Although some have questioned the basis for the investigation, the Post confirms that the original FBI probe uncovered the fact that Broadwell sent e-mails demonstrating “access to detailed schedules for Petraeus and [General John] Allen, which raised concern about possible national security violations.”
Whether any of this information fell into the hands of America’s enemies remains to be seen.
However, Attorney General Eric Holder seems to have made up his mind. He said on November 15, “We made the determination as we were going through the matter that there was not a threat to national security.”
The day before, Obama declared, “I have no evidence at this point from what I’ve seen that classified information was disclosed that in any way would have had a negative impact on our national security.”

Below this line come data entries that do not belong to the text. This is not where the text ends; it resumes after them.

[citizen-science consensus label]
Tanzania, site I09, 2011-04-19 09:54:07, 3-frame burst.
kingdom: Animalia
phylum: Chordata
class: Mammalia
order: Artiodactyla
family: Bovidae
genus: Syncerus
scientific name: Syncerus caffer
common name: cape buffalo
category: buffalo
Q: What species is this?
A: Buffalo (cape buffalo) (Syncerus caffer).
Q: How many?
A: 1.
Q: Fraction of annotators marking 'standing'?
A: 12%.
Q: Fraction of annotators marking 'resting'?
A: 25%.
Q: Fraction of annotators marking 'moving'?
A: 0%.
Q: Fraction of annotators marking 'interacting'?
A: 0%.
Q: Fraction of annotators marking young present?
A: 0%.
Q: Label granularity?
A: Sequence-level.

But the Post reports that Broadwell turned over her computer to the FBI in late summer, “and agents discovered that it contained low-level classified material.” This is important because the FBI, at this time, did not inform Congress about the investigation. The Post goes on: “On Nov. 12, the FBI searched her home in Charlotte and carried away additional evidence that she had classified documents, law enforcement officials said.”
Of course, this raid took place after the election, and months after the discovery of sensitive information on Broadwell’s computer had already been made. The raid uncovered even more sensitive documents and the Post later acknowledged that “even low-level classified records typically cannot be kept on someone’s personal computer or in their home.”